### [The task]
Rewrite all of these records with "furthest" swapped for "farthest" wherever it appears, leaving everything else unchanged.

### [The records]
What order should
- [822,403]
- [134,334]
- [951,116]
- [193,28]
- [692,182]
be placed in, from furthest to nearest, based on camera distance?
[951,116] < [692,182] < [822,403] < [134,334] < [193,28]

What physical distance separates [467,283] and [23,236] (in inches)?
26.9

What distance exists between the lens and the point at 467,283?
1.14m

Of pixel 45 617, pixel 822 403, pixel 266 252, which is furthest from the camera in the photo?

### [Exercise output]
What order should
- [822,403]
- [134,334]
- [951,116]
- [193,28]
- [692,182]
be placed in, from farthest to nearest, based on camera distance?
[951,116] < [692,182] < [822,403] < [134,334] < [193,28]

What physical distance separates [467,283] and [23,236] (in inches)?
26.9

What distance exists between the lens and the point at 467,283?
1.14m

Of pixel 45 617, pixel 822 403, pixel 266 252, which is farthest from the camera in the photo?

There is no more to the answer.